Steve Reich began to develop his practice of phase shifting here at SFTMC—in fact, his first magnetic tape composition which featured phasing, Come Out (1966—a predecessor to It's Gonna Rain), was performed at the center. Reich’s involvement with the SFTMC would prove invaluable: his new ear for electronic composition and technical proficiency would influence his attitude towards sound and influence the development of the ideas in the aforementioned essay on Gradual Music and his “pulse” technique.

Philip Glass, who became another one of minimalism’s heroes, was accepted into the highly cross-pollinated growing field of minimalist composers after attending a performance of Piano Phase by his Julliard classmate, Steve Reich.

Glass—also a mentee of SFTMC member Jon Gibson—was influenced by composer and sitar virtuoso Ravi Shankar, and would eventually become known for his ritualistic use of repetition and additive composition. This was similar to the way that traditional Indian compositional techniques influenced Terry Riley, and how Balinese music influenced Reich. Today, Glass has an extremely prolific minimalist history, represented in part by his long-standing musical group the Philip Glass Ensemble.

Glass’s Music in 12 Parts (1971–74) is one of his major contributions to the genre; its premiere erformance was one of two key minimalism-centric events to sell out Town Hall in NYC. The landmark performance lasted over four hours and featured three to four Farfisa mini compact organs (sourced mainly from post-Christmas listings, untouched by the children to whom they had been gifted). Soon, minimalism came into a new era with two seminal pieces: Reich's Music for 18 Musicians (1974–76) and Glass's Einstein on the Beach (1976)—now considered hallmarks of the genre.

Minimalism's Next Steps

While the 1970s seemed to lack the “hippy”-drug-cultured-collective finish of the early exploratory years of minimalism, it would net hundreds of thousands in record sales between its practitioners and launch avant-garde composition into the mainstream eye both at home in America and abroad.

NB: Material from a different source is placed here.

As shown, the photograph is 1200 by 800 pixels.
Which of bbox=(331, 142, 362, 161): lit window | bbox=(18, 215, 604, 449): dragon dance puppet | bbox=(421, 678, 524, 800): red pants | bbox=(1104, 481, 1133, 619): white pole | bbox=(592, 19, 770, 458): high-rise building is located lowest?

The influence of minimalism on Brian Eno—and the later influence of Eno himself on the old guard of Minimalism—cannot be understated. Eno would see Philip Glass in concert live in 1970 and looked up to Steve Reich. Eventually, Eno would also launch Obscure Records, maybe one of the most important labels in the history of ambient and electronic music, which released records from John Adams, Steve Reich’s conductor and teacher, and other composers from the top of the minimalist aesthetic worldwide like Michael Nyman, John Cage, Gavin Bryars, Harold Budd, and more.

As was with the inception of the genre, its evolution and maturation featured many changes and shifts. The bulk of the work establishing minimalism's basic tenets as a "genre" was completed between 1960 and 1980.

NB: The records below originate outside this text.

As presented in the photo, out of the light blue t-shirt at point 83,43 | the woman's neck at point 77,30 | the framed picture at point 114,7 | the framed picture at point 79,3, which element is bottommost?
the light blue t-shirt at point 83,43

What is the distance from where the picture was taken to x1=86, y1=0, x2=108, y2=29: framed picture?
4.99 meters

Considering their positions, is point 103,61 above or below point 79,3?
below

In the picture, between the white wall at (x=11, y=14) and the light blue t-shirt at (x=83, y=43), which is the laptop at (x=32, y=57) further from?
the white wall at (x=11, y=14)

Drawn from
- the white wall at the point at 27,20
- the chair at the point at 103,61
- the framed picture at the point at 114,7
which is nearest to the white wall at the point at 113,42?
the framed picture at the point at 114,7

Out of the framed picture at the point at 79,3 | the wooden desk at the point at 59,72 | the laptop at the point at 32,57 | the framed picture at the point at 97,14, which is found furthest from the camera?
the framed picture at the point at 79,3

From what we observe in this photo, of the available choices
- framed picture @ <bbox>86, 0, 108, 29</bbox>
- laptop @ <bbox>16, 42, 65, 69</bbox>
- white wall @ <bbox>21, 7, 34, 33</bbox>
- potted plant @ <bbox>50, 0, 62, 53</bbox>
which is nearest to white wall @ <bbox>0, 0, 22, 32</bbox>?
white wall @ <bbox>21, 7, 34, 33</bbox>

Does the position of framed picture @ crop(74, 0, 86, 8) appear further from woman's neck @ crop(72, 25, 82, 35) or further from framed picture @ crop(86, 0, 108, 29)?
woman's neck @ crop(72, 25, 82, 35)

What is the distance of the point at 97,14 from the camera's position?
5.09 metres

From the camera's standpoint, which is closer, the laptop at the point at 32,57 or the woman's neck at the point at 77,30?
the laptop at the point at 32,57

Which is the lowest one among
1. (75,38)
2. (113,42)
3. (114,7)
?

The original practitioners’ processes demanded constant evolution, and their work developing minimalism as a practice would continue to be tweaked and reapproached, leading many of the composers into more melodic and harmonic spaces in ambient music, electronic music, and deep into the magic of synthesis.

More contemporary Minimalist projects like Julia Wolff’s Bang on a Can (featuring Michael Gordon and David Lang) experiment with process-based ensemble work. Also representing minimal music, composers Bryce Dessner (from The National) and composer Nico Muhly maintain these minimal practices and concepts. And of course, the processes of minimalist music can be found in countless late-20th and early-21st-century genres, from post rock to ambient electronic music, drone, and beyond.

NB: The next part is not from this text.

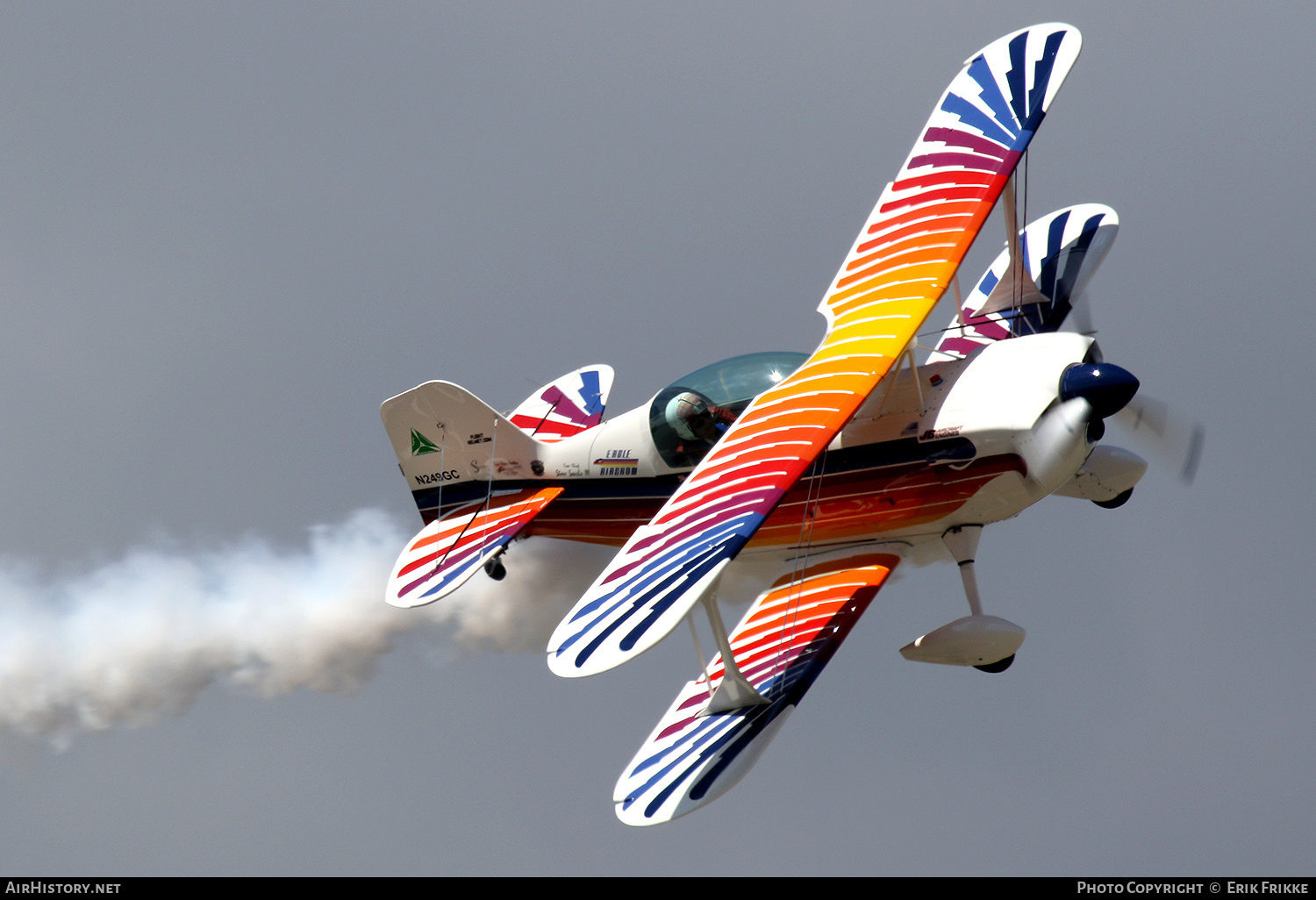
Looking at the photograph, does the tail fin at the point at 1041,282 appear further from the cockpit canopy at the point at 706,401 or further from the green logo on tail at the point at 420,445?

To say that minimalism lasted only 20 years would, of course, be against the gradual aspect of one of music’s most important avant-garde movements. However, the popularity of the earliest approaches to minimalism began to break, leaving it an esoteric concept and a remarkable chapter in history. However, today, its processes and logic continue to be a beautiful and frequently-used tool in the modern composer’s toolbox.